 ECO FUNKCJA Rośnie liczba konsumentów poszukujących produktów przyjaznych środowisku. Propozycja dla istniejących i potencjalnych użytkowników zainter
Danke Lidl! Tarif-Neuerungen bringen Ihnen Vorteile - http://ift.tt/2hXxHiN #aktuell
================
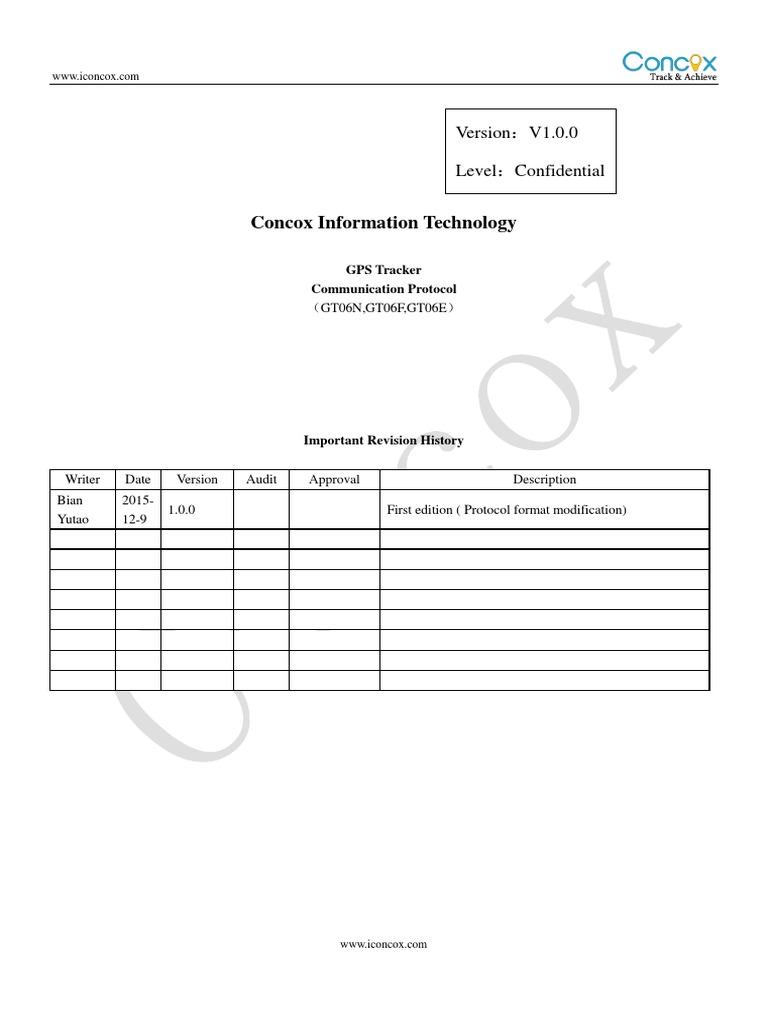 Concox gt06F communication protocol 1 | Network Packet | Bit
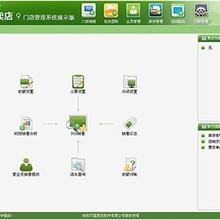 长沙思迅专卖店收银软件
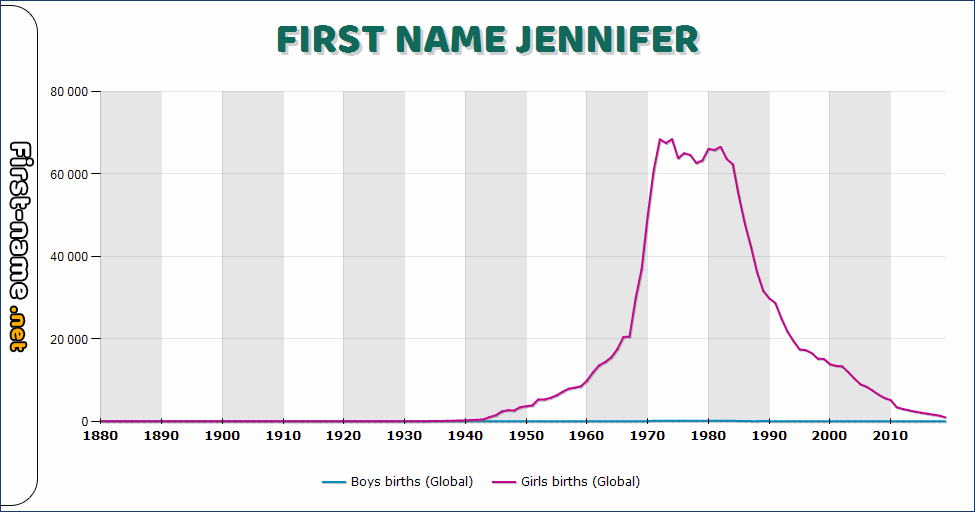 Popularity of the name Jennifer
================
PROBLEM: Go to the line in the material above that contains "ECO FUNKCJA Rośnie" and copy exactly from there through the line that contains "Danke Lidl! Tarif-Neuerungen", stopping after it.

PROBLEM SOLUTION:
 ECO FUNKCJA Rośnie liczba konsumentów poszukujących produktów przyjaznych środowisku. Propozycja dla istniejących i potencjalnych użytkowników zainter
Danke Lidl! Tarif-Neuerungen bringen Ihnen Vorteile - http://ift.tt/2hXxHiN #aktuell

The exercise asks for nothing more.